Visual spatial reasoning items
(begin)
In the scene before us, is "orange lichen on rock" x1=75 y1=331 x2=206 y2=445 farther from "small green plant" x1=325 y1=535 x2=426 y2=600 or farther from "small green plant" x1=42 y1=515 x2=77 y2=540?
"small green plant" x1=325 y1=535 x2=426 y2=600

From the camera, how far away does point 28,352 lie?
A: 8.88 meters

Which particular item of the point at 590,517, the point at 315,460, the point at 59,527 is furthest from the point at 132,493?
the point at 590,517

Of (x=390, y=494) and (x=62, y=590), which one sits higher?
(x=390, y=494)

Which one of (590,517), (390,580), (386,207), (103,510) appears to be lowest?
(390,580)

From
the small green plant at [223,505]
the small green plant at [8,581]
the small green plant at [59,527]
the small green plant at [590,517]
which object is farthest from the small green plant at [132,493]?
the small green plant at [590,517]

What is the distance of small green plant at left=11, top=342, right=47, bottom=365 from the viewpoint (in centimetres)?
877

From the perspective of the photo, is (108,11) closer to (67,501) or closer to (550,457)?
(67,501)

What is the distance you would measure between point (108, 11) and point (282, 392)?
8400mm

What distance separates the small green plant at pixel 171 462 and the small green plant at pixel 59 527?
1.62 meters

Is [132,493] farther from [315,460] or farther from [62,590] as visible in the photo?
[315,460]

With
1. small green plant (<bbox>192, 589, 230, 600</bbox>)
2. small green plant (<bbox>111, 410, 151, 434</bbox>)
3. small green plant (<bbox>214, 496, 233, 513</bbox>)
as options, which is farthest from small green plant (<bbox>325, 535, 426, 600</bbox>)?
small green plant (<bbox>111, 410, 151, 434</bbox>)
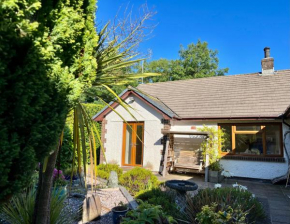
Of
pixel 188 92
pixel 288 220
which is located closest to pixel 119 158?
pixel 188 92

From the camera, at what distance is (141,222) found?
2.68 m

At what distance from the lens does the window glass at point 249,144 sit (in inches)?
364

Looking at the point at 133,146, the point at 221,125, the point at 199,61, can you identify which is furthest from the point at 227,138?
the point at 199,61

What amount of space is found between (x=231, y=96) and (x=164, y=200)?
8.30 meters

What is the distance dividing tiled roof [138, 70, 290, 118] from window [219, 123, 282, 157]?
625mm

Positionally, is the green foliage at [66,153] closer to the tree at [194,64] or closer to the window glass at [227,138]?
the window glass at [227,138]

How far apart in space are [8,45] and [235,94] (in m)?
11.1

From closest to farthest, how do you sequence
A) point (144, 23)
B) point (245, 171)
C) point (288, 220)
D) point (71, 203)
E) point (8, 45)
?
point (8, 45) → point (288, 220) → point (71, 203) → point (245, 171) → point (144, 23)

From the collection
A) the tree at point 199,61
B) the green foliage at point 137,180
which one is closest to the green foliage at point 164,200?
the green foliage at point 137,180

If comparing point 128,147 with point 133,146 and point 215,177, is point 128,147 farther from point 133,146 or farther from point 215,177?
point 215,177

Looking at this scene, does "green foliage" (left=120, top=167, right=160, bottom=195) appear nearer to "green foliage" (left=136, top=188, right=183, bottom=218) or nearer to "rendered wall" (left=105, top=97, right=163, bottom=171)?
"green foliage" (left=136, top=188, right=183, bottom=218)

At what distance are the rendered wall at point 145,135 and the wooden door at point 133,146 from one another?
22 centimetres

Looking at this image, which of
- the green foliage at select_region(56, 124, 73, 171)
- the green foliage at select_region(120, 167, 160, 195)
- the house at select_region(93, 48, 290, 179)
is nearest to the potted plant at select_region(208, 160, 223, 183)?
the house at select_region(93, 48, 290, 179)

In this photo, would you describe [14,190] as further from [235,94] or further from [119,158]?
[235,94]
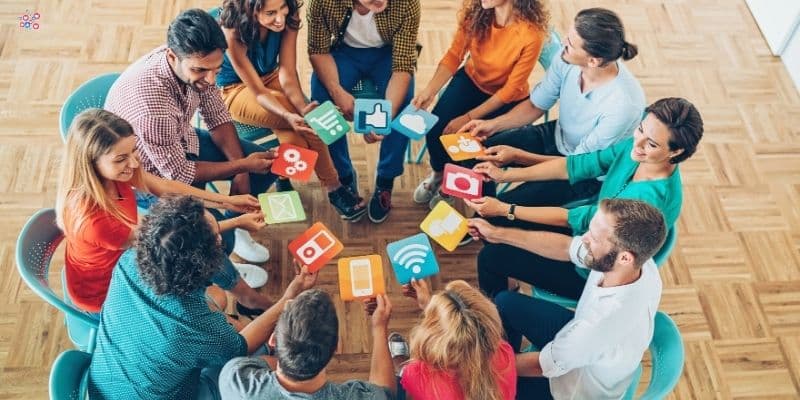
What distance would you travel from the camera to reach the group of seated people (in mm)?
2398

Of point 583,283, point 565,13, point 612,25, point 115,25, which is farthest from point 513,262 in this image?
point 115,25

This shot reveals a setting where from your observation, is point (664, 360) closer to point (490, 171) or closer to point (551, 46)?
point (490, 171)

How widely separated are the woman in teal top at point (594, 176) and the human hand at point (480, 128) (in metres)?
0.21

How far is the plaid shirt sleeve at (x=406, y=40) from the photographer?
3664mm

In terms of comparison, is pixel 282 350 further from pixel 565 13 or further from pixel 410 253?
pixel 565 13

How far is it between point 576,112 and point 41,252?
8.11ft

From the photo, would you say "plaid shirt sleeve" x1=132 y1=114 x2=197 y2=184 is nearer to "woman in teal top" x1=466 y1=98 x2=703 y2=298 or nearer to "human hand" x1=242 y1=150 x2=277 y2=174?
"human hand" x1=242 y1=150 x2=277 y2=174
(end)
(begin)
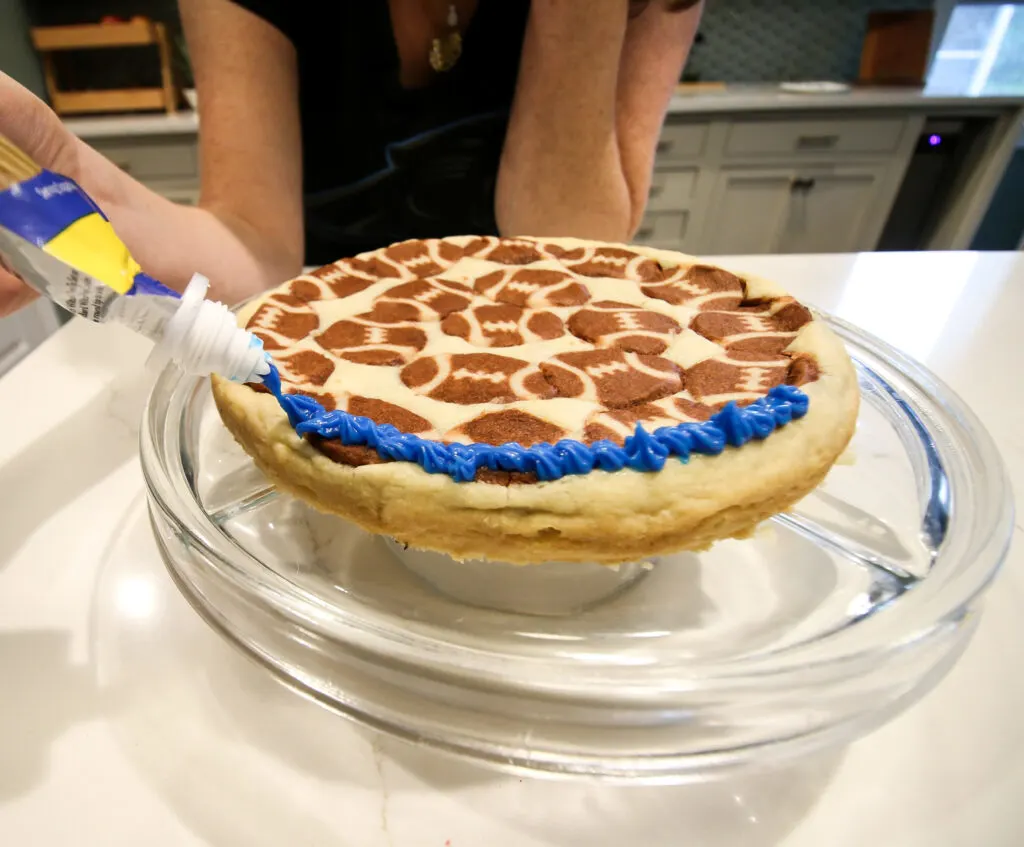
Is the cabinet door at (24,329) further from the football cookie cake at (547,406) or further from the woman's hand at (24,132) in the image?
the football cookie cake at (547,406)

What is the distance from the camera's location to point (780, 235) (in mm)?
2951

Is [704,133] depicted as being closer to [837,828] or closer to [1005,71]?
(end)
Job:
Pull out every line of the data above that contains the string "scene", matching case exactly.

Result of the task:
In the scene before us, is "orange lichen on rock" x1=75 y1=331 x2=206 y2=445 farther from "small green plant" x1=325 y1=535 x2=426 y2=600 or farther from "small green plant" x1=42 y1=515 x2=77 y2=540?
Looking at this scene, does "green foliage" (left=120, top=167, right=160, bottom=195) appear nearer to "green foliage" (left=136, top=188, right=183, bottom=218) or nearer to "rendered wall" (left=105, top=97, right=163, bottom=171)?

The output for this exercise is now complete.